The court held that Sickels had no reasonable expectation of privacy and the emails between her and her lawyer were not confidential. And without confidentiality, there is no privilege and the court permitted the VA to use the 20 emails as it wishes to do.
POP Analysis
Several good takeaways here. For lawyers representing employers, ensure that your client has an appropriate personal email policy that at a minimum declares that employees do not have a reasonable expectation of confidentiality over those personal emails. But that policy may be no good unless you can prove the employee was aware of it, so include an acknowledgement of the non-confidentiality as you may perhaps do with acknowledgment of other policy and procedures.
For lawyers representing employees, it is common for them to email you from the workplace and, despite any non-confidentiality policy, may not fully appreciate the privilege repercussions. When emails arrive from the employer’s email address, don’t respond, pick up the phone to explain the situation, and find a more secure and confidential avenue to communicate.
Finally, the VA lawyers’ approach to the situation represents good guidance for the rest of us. Whenever you find yourself in possession of an adversary’s privileged information, whether through inadvertence or otherwise, the better practice is to sequester the emails, notify opposing counsel, and then seek a privilege ruling before using the information.

Yeah I definitely made mistakes early on with my case, unfortunately most of my evidence was stored on a government computer. And my lawyer and his partners were splitting so with such short deadlines to reply to Interrogatory questions I used my evidence, emails to myself that had time and date stamps to make replies and submit things to both lawyers offices as fast as I could. In retrospect I would certainly have forwarded everything to my personal email then built the answers up there and submitted from home. Government is tricky they give you time at work on your case but fail to remind you that their system is free information for them.

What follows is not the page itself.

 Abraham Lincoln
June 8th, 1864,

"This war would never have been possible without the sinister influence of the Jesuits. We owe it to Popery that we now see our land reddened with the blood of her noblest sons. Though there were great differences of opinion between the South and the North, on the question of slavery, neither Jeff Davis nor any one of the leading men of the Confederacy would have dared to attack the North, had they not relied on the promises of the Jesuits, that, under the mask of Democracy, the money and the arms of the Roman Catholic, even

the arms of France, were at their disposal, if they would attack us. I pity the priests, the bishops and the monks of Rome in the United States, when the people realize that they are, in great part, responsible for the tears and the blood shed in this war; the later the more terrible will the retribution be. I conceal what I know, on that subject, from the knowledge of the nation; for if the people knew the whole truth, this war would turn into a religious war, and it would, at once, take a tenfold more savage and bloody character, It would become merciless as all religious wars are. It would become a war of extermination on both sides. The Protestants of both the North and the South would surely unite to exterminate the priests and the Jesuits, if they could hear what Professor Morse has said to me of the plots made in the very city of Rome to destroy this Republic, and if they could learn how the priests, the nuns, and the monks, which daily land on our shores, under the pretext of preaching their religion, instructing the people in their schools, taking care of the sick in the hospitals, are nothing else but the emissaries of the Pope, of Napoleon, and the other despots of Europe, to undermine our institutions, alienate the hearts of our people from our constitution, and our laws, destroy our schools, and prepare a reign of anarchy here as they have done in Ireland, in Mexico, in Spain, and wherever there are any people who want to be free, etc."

Edit to add** luckily none of the communication was vital it was simply questions to my lawyer like, hi its been 6 years I don’t remember the time or date of this incident but my notes say summer of 20XX. How should I respond. His replies were just put that about summer of 20XX this happened.. all information from those emails they gained was already information they had received as part of our evidence in the process of my case. I hope though that any of your blog followers who are going through employment eeo cases take notice of my mistake as an example of what not to do. My personal take is hopefully something good comes out of my case for employees nationwide moving forward. And maybe people like me will be treated a little better moving forward.